Per quanto riguarda l'introduzione
al materiale, i consigli, etc. vale quanto esplicitato per il corso della Laurea
triennale, a cui rimando.
Lo stesso dicasi per le note tecniche di ausilio per installare correttamente
files integrativi del software statistico-econometrico STATA.
A] Presentazione del corso e del metodo econometrico. Introduzione al software
econometrico Stata.
L'obiettivo è quello di riepilogare i concetti di Econometria di Base,
applicati a dati cross-section ed a dati per serie storiche.
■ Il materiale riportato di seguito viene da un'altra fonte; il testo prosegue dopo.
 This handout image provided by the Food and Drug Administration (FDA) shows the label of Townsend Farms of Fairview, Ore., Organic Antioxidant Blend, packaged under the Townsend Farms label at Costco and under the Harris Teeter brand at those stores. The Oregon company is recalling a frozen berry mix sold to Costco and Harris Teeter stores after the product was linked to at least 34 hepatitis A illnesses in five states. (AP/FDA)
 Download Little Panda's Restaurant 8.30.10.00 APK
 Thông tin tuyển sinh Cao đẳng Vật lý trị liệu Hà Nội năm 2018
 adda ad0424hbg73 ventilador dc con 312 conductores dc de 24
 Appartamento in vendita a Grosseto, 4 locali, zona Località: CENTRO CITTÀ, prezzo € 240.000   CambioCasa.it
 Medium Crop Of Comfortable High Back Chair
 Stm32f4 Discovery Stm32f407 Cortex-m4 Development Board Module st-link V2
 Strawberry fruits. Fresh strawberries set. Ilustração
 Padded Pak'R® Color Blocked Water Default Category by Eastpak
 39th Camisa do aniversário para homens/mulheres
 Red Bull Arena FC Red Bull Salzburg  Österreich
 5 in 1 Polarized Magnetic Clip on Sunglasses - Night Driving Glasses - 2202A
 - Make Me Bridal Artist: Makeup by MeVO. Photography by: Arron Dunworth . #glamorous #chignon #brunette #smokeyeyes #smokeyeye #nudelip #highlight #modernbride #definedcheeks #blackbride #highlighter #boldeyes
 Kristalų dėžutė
Punti chiave della metodologia econometrica sono: specificazione del modello
empirico a partire dalla teoria e dai dati (teoria-DGP, modello teorico-campione,
modello stimabile-modello empirico); analisi preliminare dei dati (normalità,
ricerca degli outlier); stima del modello empirico con il metodo OLS; test di
scorretta specificazione sui residui (normalità, eteroschedasticità-autocorrelazione,
linearità); test di significatività sui parametri (test t e F).
Una buona lettura tratta da Wooldridge: Capp.
1 e 19.
Di seguito, un ripasso delle basi con qualche avanzamento.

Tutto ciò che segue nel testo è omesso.